Indeed, outperforming the 400 richest Americans over the past year wasn’t particularly difficult. Between Sep. 22, 2017 (the data cutoff for Forbes’ list last year) and Sep. 7 of this year (the cutoff for this year’s list), the net worth of those on this year’s Forbes 400 list grew by 7%. The S&P 500 SPX, -0.18%meanwhile, more than doubled that return, gaining 14.8% over the same period.
Even this 7% average gain overstates the case, since it reflects the increase among those on 2018’s list. Fifteen members of 2017’s list didn’t perform well enough over the subsequent 12 months to be in the top 400, and including their returns would no doubt bring the average down. (Forbes doesn’t report that figure.)
To put the Forbes 400’s average gain into further perspective, consider that the average investment newsletter portfolio monitored by my Hulbert Financial Digest did even better, gaining 8.1%. (See accompanying chart.)
To be sure, it’s unrealistic to expect any group of advisers to hit a home run every year. So you could dismiss this result over the last year as little more than the exception that proves the rule. But my eyeballing of past Forbes 400 lists suggests to me that the last year’s experience is not atypical.
The key is to understand what’s realistic through investing. Naïve investors mistakenly believe that the super-wealthy are bigger than life, possessing some magical sauce that is the secret to their investment success.

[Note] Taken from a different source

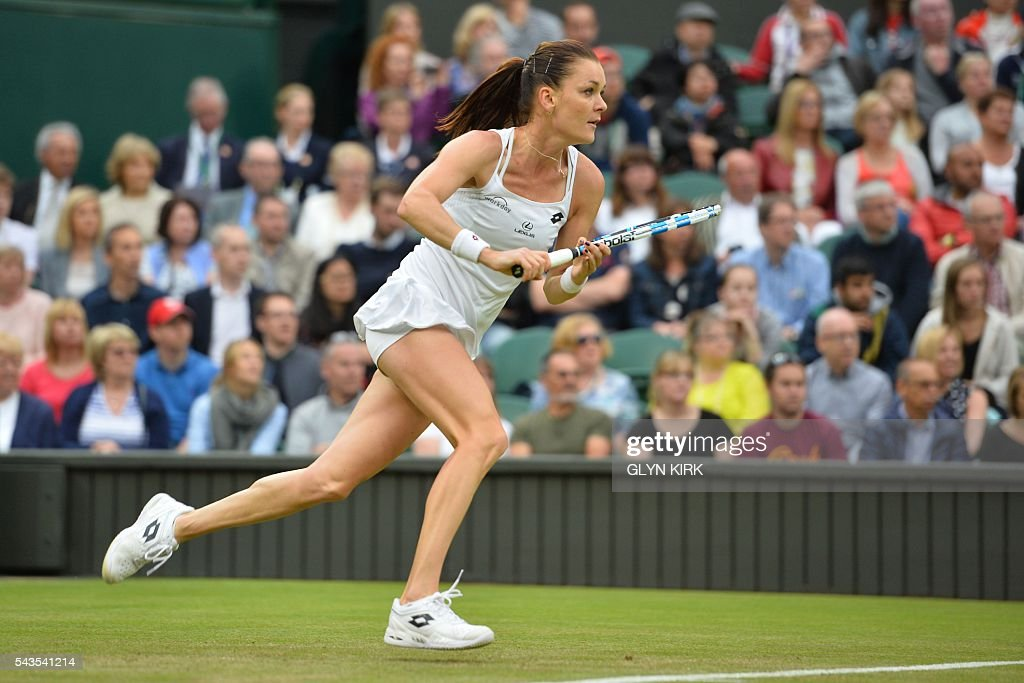 Poland's Agnieszka Radwanska runs in to reach a drop shot from Ukraine's Kateryna Kozlova during their women's singles first round match on the third day of the 2016 Wimbledon Championships at The All England Lawn Tennis Club in Wimbledon, southwest London, on June 29, 2016. / AFP / GLYN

And though the 400 individuals on the Forbes list may well be bigger than life in other ways, there is no magic to what they achieve through their investments.
If there is any investment magic, it’s that the wealthy have learned to be realistic about what’s attainable and so do not incur exorbitant investment risks.
Another way of understanding the investment significance of the Forbes 400 list is to imagine what your rate of return would need to be to make it onto the list at age 65, assuming you started at age 30 with $1 million. The net worth of the individual in 400th place on the latest list is $2.1 billion, and your investment return would need to be 24.4% annualized to turn $1 million into $2.1 billion over a 35-year period.
I can confidently say that no one has produced that return over a 35-year period. Consider Warren Buffett’s performance; he of course is CEO of Berkshire Hathaway BRK.A, -0.83% BRK.B, -0.91% and widely considered to be the most successful investor alive. Over the last 35 years, Berkshire Hathaway’s net asset value has appreciated at a 17.6% annualized rate.
The bottom line? You can invest like the 400 richest Americans. All you need to do is refocus your investment efforts on preserving the purchasing power of your portfolio over long periods.